In the entries below, find every line with "text" and copy it.

(Stored data)
Start of Block

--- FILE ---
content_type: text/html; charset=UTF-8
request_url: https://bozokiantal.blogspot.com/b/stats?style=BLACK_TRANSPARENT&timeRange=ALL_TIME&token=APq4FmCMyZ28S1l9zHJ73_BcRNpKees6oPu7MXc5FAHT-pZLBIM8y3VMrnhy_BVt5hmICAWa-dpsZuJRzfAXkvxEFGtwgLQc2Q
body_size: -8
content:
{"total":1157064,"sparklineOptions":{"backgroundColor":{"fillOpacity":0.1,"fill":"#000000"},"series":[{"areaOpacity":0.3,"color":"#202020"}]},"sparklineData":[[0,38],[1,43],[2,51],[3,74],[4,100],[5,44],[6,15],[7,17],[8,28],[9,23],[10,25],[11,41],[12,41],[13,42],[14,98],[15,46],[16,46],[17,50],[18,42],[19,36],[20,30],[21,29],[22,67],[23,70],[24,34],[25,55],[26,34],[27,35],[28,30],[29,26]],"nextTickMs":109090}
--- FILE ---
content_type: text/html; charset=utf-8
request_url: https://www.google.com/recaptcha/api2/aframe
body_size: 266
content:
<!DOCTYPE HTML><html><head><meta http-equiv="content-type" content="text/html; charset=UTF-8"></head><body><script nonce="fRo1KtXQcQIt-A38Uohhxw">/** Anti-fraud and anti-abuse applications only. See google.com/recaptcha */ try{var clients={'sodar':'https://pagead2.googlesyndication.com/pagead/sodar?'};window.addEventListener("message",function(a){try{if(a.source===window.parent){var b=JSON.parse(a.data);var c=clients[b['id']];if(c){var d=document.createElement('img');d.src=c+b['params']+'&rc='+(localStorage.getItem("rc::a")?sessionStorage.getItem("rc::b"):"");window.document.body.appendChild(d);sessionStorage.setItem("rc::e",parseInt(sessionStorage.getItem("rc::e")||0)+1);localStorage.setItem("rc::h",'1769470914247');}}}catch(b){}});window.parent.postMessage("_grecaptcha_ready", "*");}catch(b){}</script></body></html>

End of Block

**TASK ANSWER:**
content_type: text/html; charset=UTF-8
content_type: text/html; charset=utf-8
<!DOCTYPE HTML><html><head><meta http-equiv="content-type" content="text/html; charset=UTF-8"></head><body><script nonce="fRo1KtXQcQIt-A38Uohhxw">/** Anti-fraud and anti-abuse applications only. See google.com/recaptcha */ try{var clients={'sodar':'https://pagead2.googlesyndication.com/pagead/sodar?'};window.addEventListener("message",function(a){try{if(a.source===window.parent){var b=JSON.parse(a.data);var c=clients[b['id']];if(c){var d=document.createElement('img');d.src=c+b['params']+'&rc='+(localStorage.getItem("rc::a")?sessionStorage.getItem("rc::b"):"");window.document.body.appendChild(d);sessionStorage.setItem("rc::e",parseInt(sessionStorage.getItem("rc::e")||0)+1);localStorage.setItem("rc::h",'1769470914247');}}}catch(b){}});window.parent.postMessage("_grecaptcha_ready", "*");}catch(b){}</script></body></html>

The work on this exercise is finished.